What you are asked to do =
Repeat only what runs from the line with "phylum: Arthropoda" through the last line of the data below, both included, keeping every word as it is and leaving out the pictures.

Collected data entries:
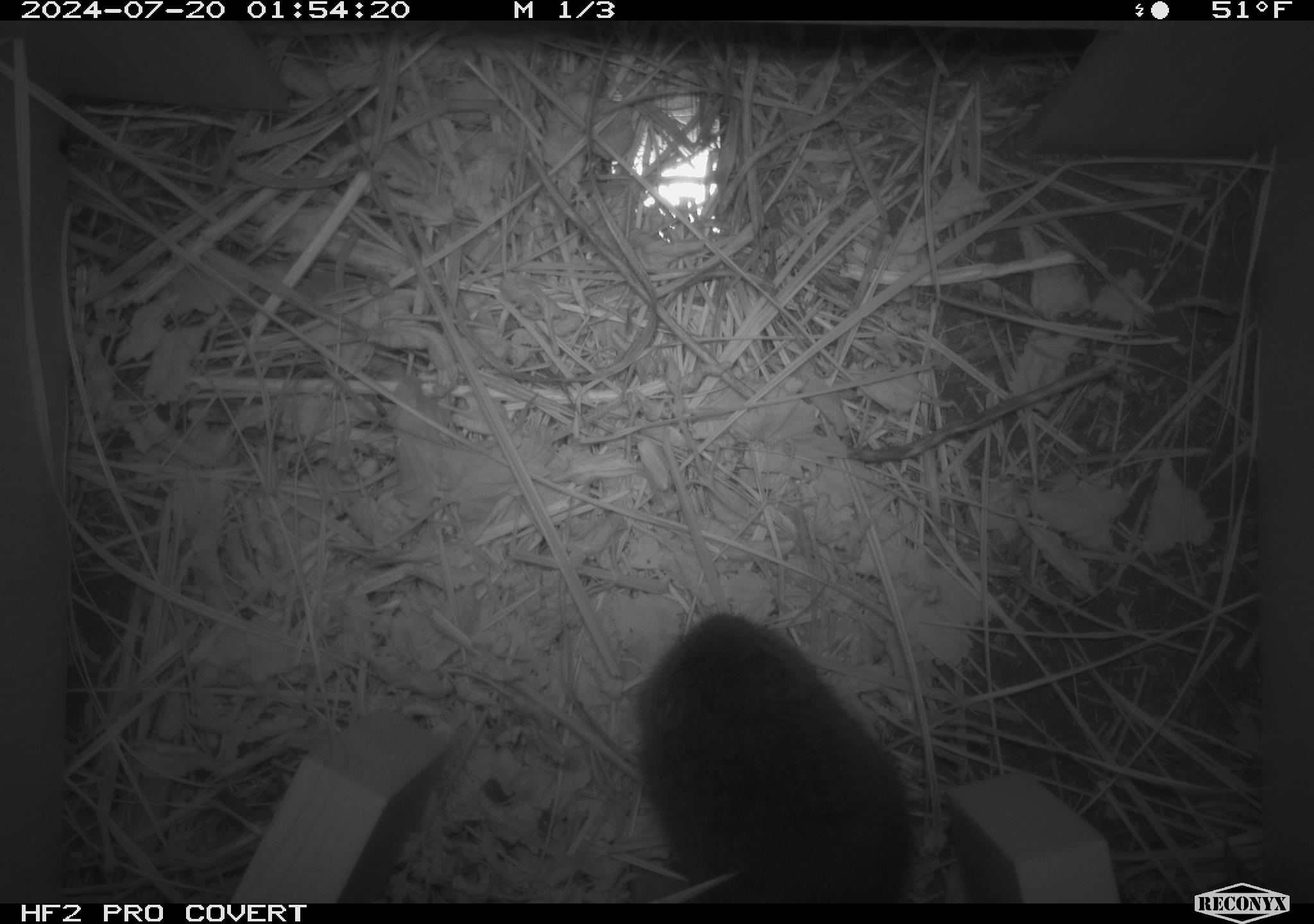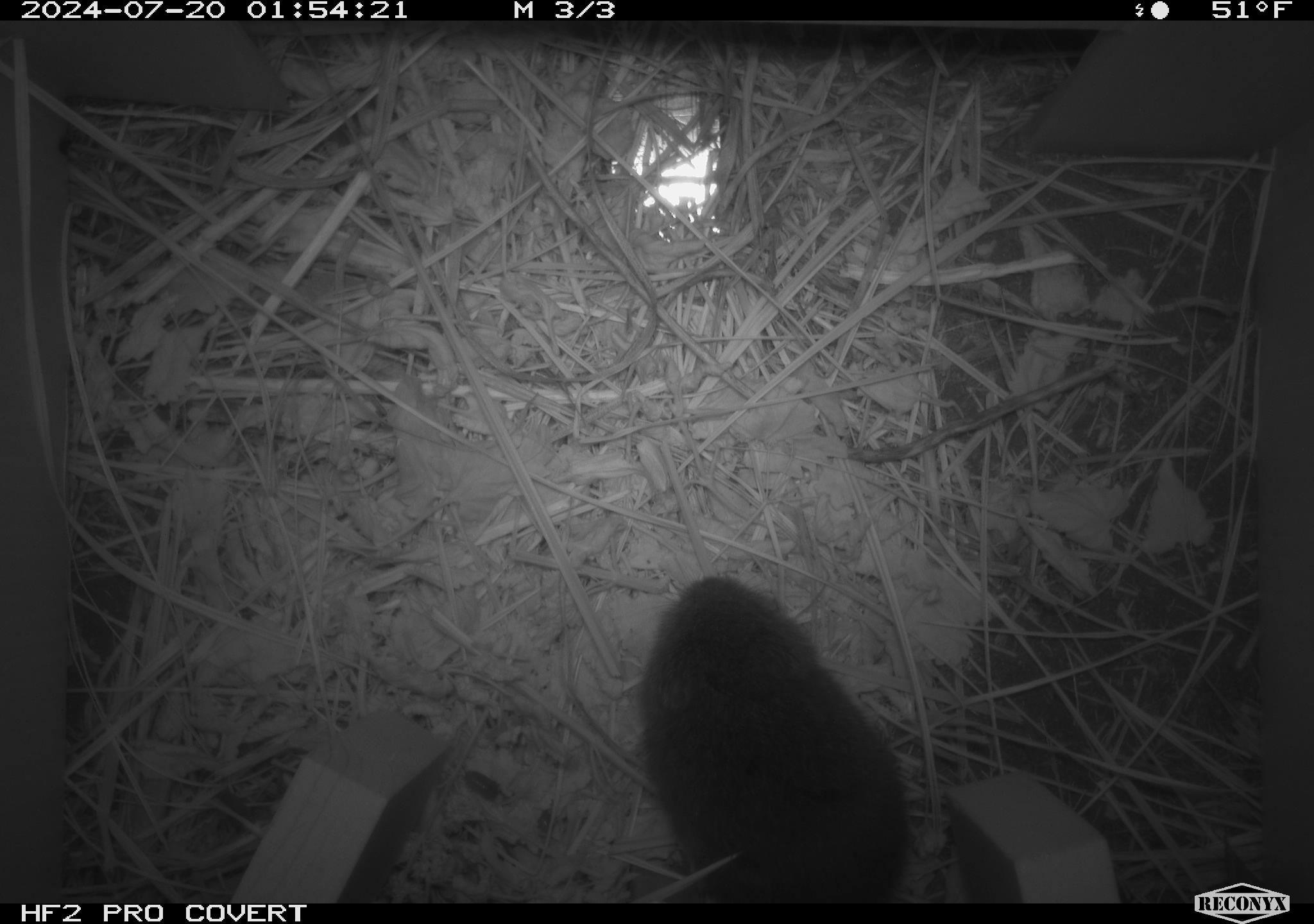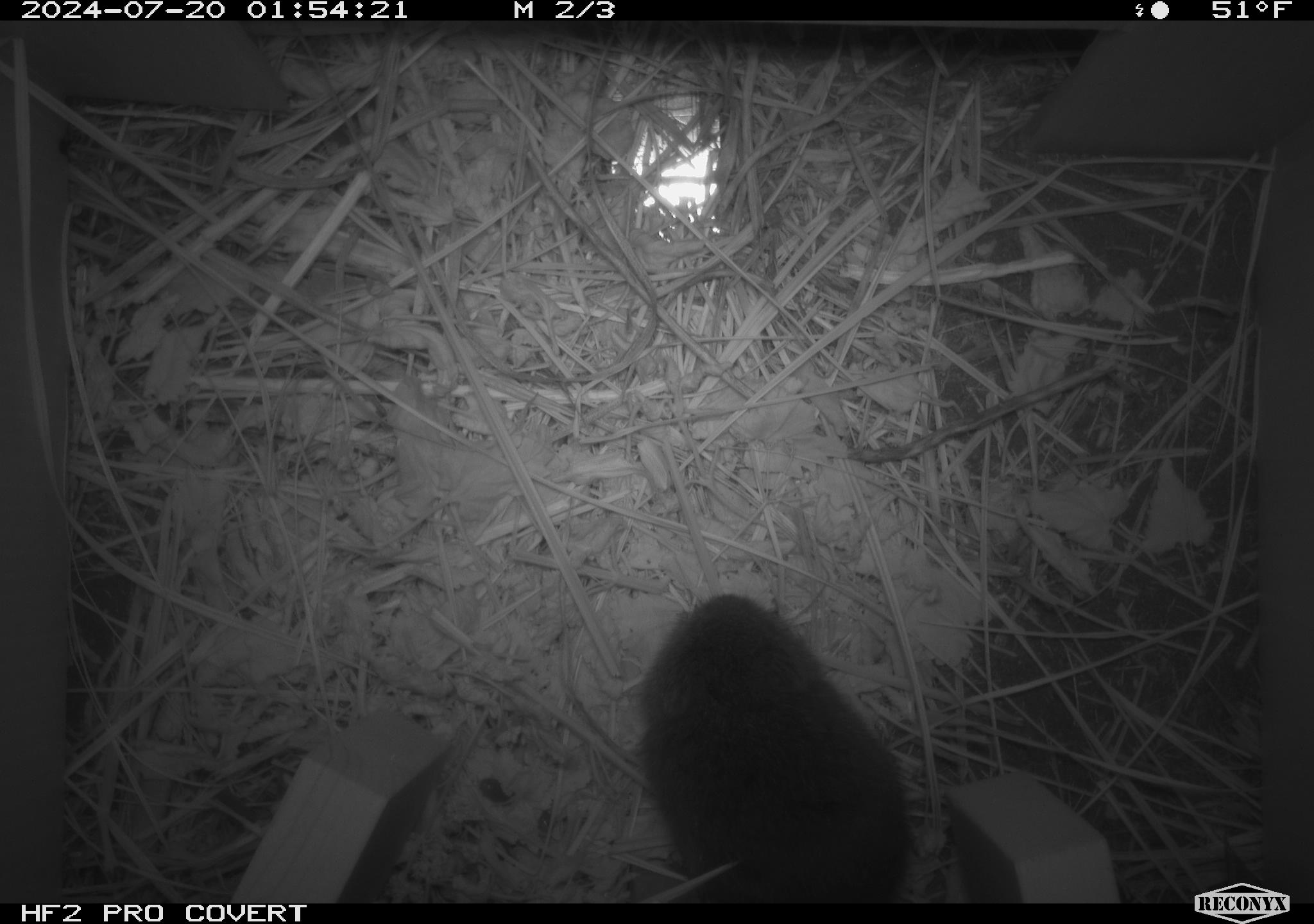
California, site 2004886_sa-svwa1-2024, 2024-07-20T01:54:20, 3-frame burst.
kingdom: Animalia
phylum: Chordata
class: Mammalia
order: Rodentia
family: Cricetidae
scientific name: Arvicolinae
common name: voles, lemmings, and muskrats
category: arvicolinae subfamily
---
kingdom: Animalia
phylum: Arthropoda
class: Malacostraca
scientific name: Malacostraca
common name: amphipods, crabs, isopods, krill, lobsters and shrimps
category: malacostracan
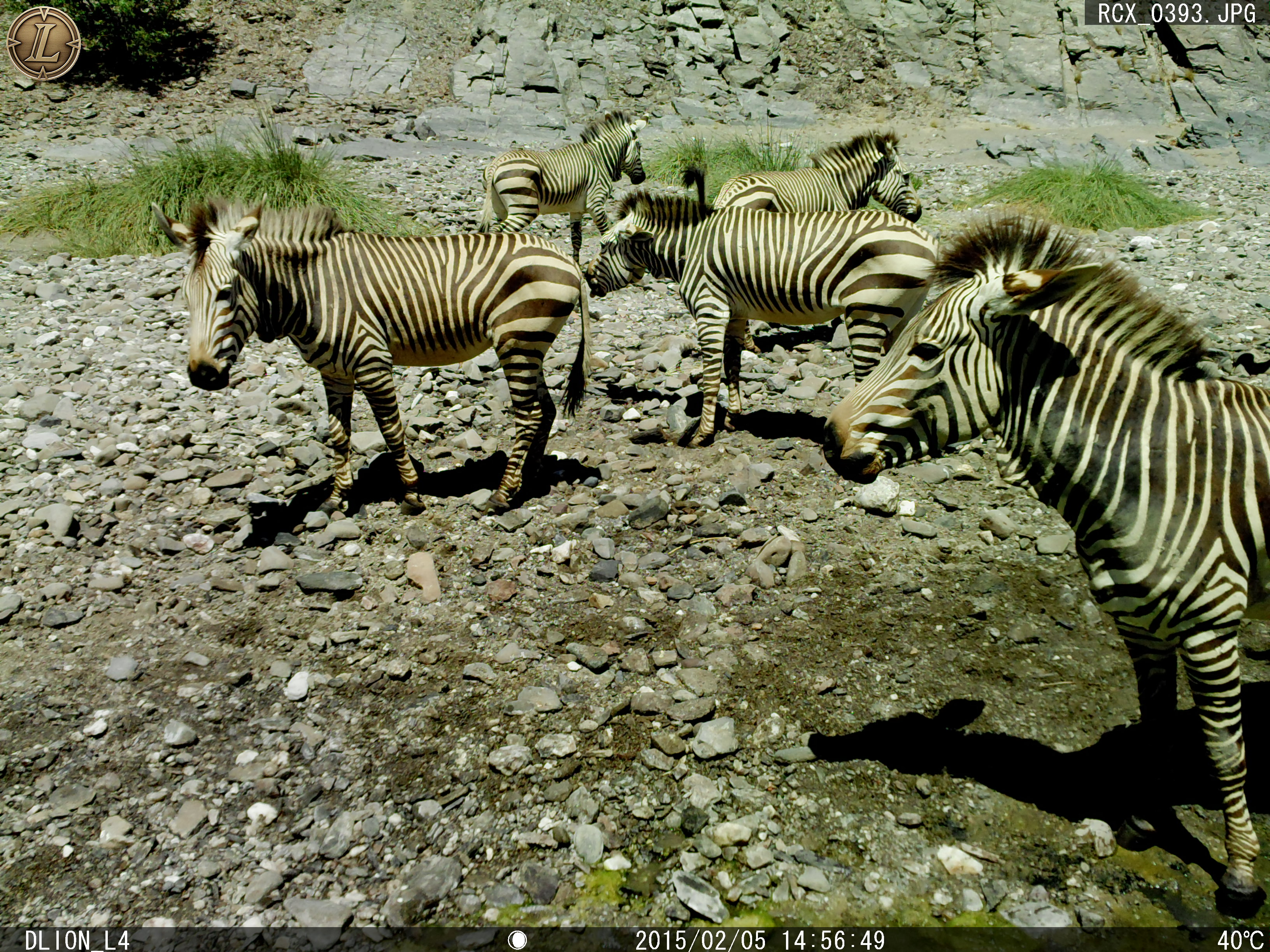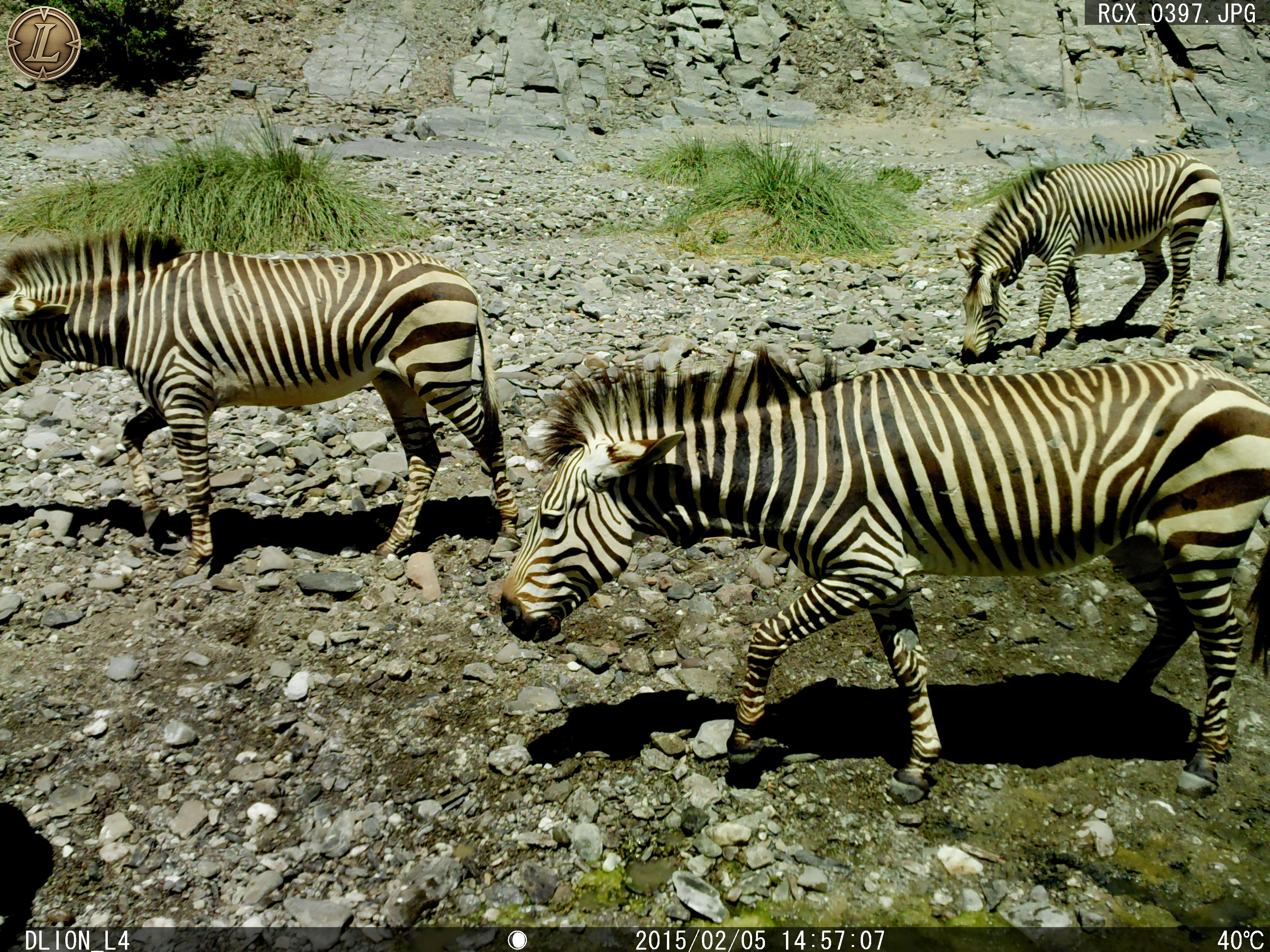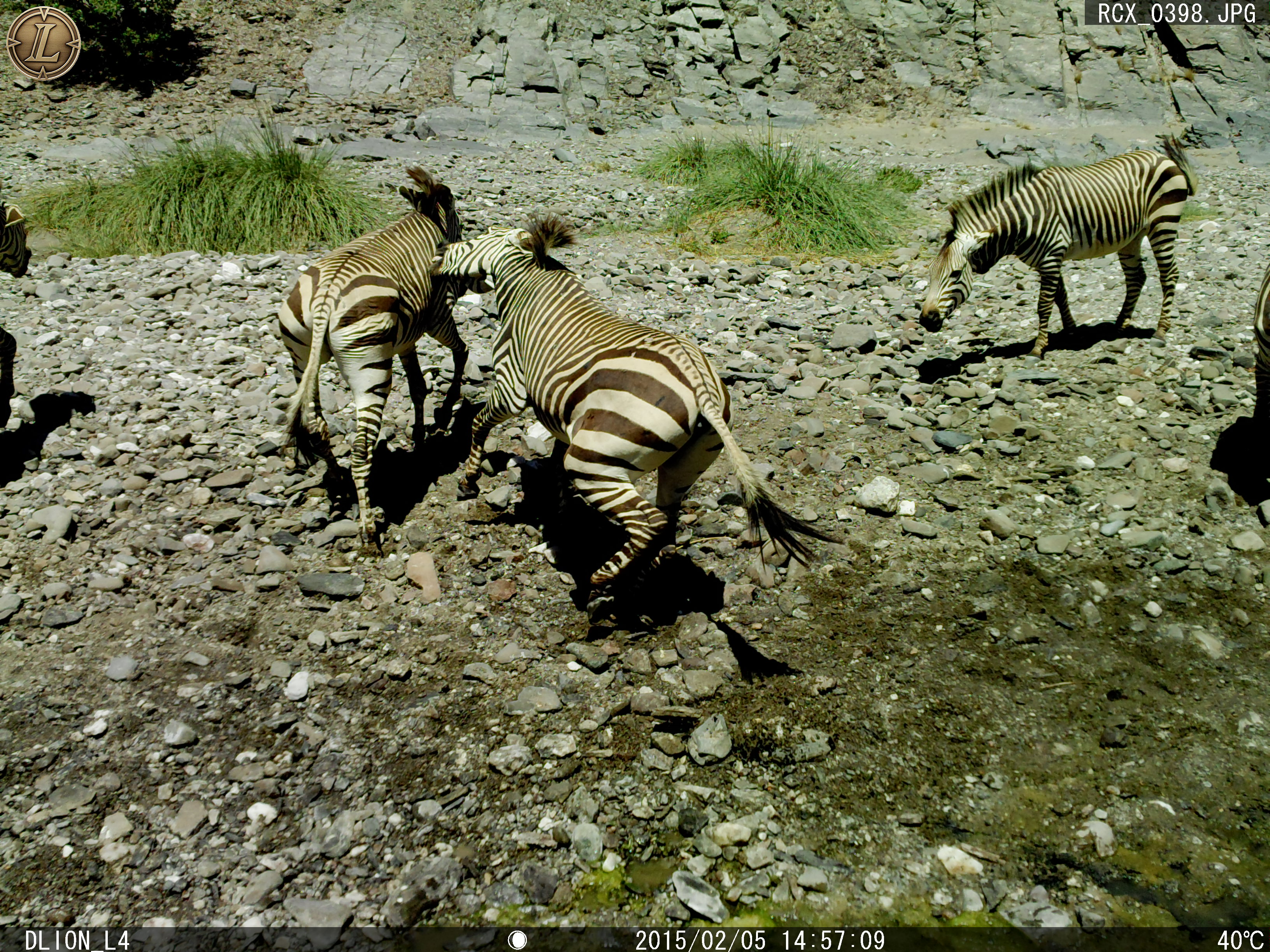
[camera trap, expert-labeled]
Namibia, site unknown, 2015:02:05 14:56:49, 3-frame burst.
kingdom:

Completed task =
phylum: Arthropoda
class: Malacostraca
scientific name: Malacostraca
common name: amphipods, crabs, isopods, krill, lobsters and shrimps
category: malacostracan
[camera trap, expert-labeled]
Namibia, site unknown, 2015:02:05 14:56:49, 3-frame burst.
kingdom:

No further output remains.